**Reading passage:**

▬▬▬

VOTEVOTEVOTEVOTE
What: PUSH Buffalo’s annual meeting is the moment when our community elects board members* and our organization reflects on our achievements over the last year.
When: This year’s annual meeting will be held on Saturday, December 12th from 3-5pm on the virtual platform Zoom to ensure that as many of our members can safely participate as possible.
Access problems? We’ll be working with members who might be part of the digital divide to talk them through how to participate via phone, Facebook live, and other methodologies. You can request special accommodations by emailing harper@pushbuffalo.org.
*You must be a member of PUSH Buffalo to vote in board elections.
Topic: PUSH’s Annual Meeting
Time: Dec 12, 2020 03:00 PM Eastern Time (US and Canada)
Link: PUSH’s Annual Meeting
Meeting ID: 994 2127 9384
One tap mobile: +19292056099,,99421279384# US (New York)
Dial by your location: +1 929 205 6099 US (New York)
Nicolalita Rodriguez is a Licensed Master Social Worker, Community Health Worker and the Director and Founder of Little People’s Victory- a holistic life coaching and consulting company grounded in utilizing dance, movement and somatic practice(s) as culturally empowering tools for community based holistic healing. She became a PUSH member while completing her graduate internship at PUSH, where her work alongside the organizing team and in the GSNC afforded her opportunities and platforms to speak up about the intersectionality our current systems ignore and how this in turn creates health inequity and an overall poor quality of life for our communities.
Nicolalita joined the board of directors Nicolalita in 2016 chairing the Board Development Committee and co-chairing the Racial Justice Committee. Nicolalita has a long personal and professional background and passion working with and advocating for underserved populations, in particular, our youth. She has also been known for her love of dance and Zumba- a passion which she has used to bring together PUSH staff and community members as a way to celebrate culture, wellness, and healing through dance and movement.
Earning a Master of Arts Degree from the State University of New York at Buffalo, Shirley Sarmiento was conditioned in the European poetic traditions, as all American students, during her formative years of schooling.
Her love of poetry itself drew her close to the works of the greatest poets in that tradition– As with the European poetic tradition; in the 1960s & 70s her passion for poetry drew her to the poetics of the African tradition–poetry bursting with truth and energy—being advanced and advocated by The Black Arts Movement. In all honesty, not totally abandoning her favorite poems by the European poets of that time — she is adept in both traditions with her works skillfully embodying both traditions while throbbing with her own love of life.

▬▬▬

**Recorded data:**

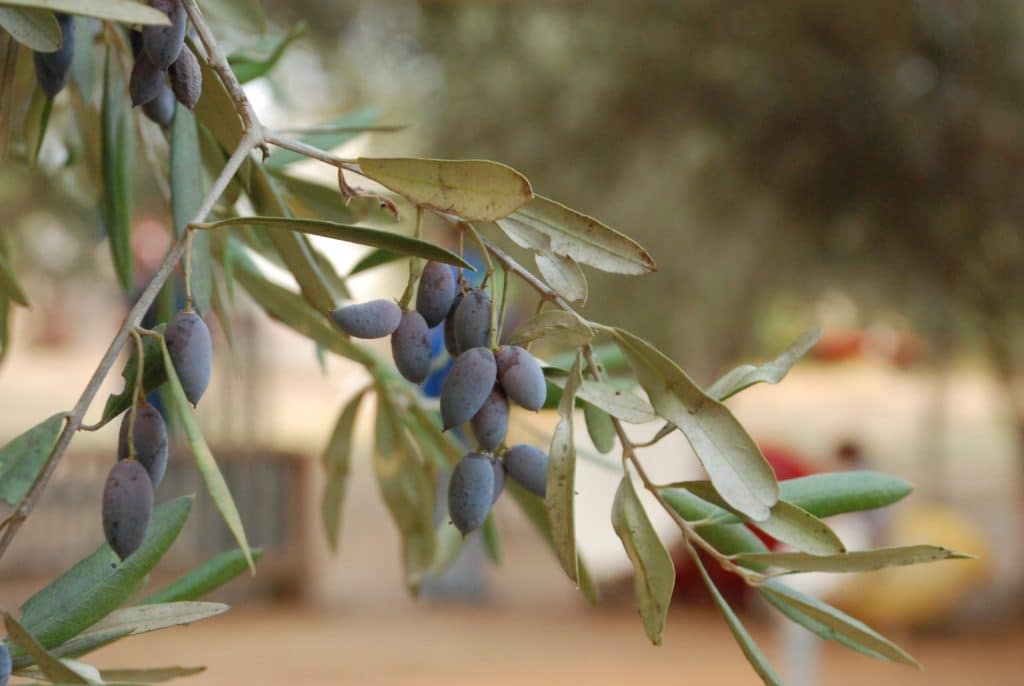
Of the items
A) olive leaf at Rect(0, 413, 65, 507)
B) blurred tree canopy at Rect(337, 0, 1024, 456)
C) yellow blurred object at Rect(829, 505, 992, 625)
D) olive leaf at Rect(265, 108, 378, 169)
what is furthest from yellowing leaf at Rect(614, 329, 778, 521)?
yellow blurred object at Rect(829, 505, 992, 625)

▬▬▬

**Task requirements:**
A – Using the PUSH Buffalo annual meeting notice, decide whether each statement agrees with it. (i) The annual meeting is held on Zoom. (ii) Anyone may vote in the board elections. (iii) Shirley Sarmiento earned a Master of Arts degree from the State University of New York at Buffalo. Answer yes or no for each and quote the words that decide it.
B – The PUSH Buffalo annual meeting notice has a meeting listing with labeled fields, such as "Topic." List every label in that listing, each with the value it gives.

**The replies:**
A –
(i) Yes: "on the virtual platform Zoom"
(ii) No: "You must be a member of PUSH Buffalo to vote in board elections."
(iii) Yes: "Earning a Master of Arts Degree from the State University of New York at Buffalo"

B –
Topic: PUSH's Annual Meeting
Time: Dec 12, 2020 03:00 PM Eastern Time (US and Canada)
Link: PUSH's Annual Meeting
Meeting ID: 994 2127 9384
One tap mobile: +19292056099,,99421279384# US (New York)
Dial by your location: +1 929 205 6099 US (New York)